Tâche à réaliser: Prolongez le texte sur le progrès technologique en reprenant juste après sa dernière phrase.

Extrait fourni:
:::

Ainsi, le progrès technologique nous enferme dans sa course effrénée, il nous empêche de revenir en arrière. Le progrès ne doit donc jamais s'arrêter. Or, la complexité qui nous entoure aujourd'hui est faramineuse. Les problèmes causés par les nouvelles technologies sont de plus en plus graves, compliqués et imprévisibles (pensons à l'"accident" de Fukushima). Pour faire face à ces problèmes, quelle meilleure solution que de recourir à la technique, accentuant ainsi notre fuite en avant?

En conséquence, notre dépendance envers les politiciens, les dirigeants de trusts, les techniciens et autre bureaucrates est de plus en plus forte. La démocratie est mise à mal. Le système lui-même en arrive à dépendre totalement des techniques: imaginons comment réagirait le système si tous les ordinateurs tombaient en panne, à la suite d'un virus mondial... Notre système dépend donc d'une fuite en avant perpétuelle.

:::

Enregistrements fournis:
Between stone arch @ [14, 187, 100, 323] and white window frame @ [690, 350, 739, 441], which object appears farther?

:::

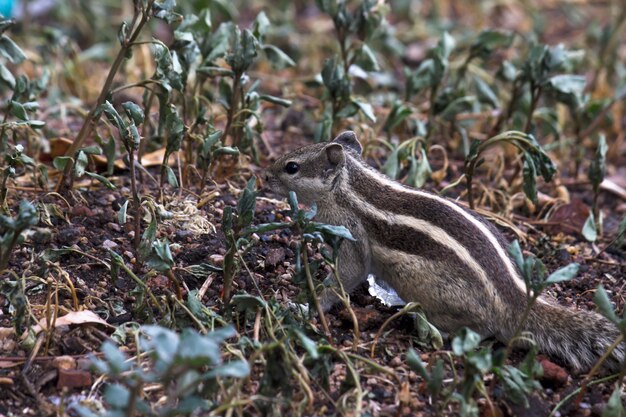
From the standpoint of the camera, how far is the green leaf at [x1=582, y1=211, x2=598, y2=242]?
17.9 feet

:::

Résultat attendu:
Pour illustrer la dépendance qu'entraîne la technologie, l'exemple du réfrigérateur est très parlant. Pour le faire fonctionner, toute une chaîne de dépendances et de nuisances doivent être activées: extraction des métaux nécessaires à la fabrication, transport des matières premières, fabrication des machines servant à extraire les métaux, à les les modeler, puis à assembler et transporter les réfrigérateurs, vente en magasin, connection au réseau électrique national (c'est-à-dire à l'énergie nucléaire)... Alors qu'une chambre froide (éventuellement partagée dans le cas des immeubles) serait largement suffisante (pendant des siècles nous avons conservé nos aliments en les séchant ou en les salant).

Ensuite?

Une fois que ces critiques ont été entendues, il s'agit de prendre nos affaires en main, collectivement. La technologie doit être réappropriée par la société, arrachée des mains des politiciens et autres technocrates. Pour cela, on peut différencier la technologie de base (à petite échelle) de la technologie systémique (dépendante de grosses infrastructures) 3. En favorisant bien sûr la première, puisque la deuxième est synonyme de hiérarchie et d'autoritarisme.

Certes, la technologie doit progresser, mais nous ne devons pas compter sur elle pour résoudre nos problèmes les plus cruciaux. On peut même imaginer que la science progresse plus vite dans une société plus libre, puisqu'elle ne dépendra plus de quelconques intérêts individuels et sera déconnectée de la recherche du profit.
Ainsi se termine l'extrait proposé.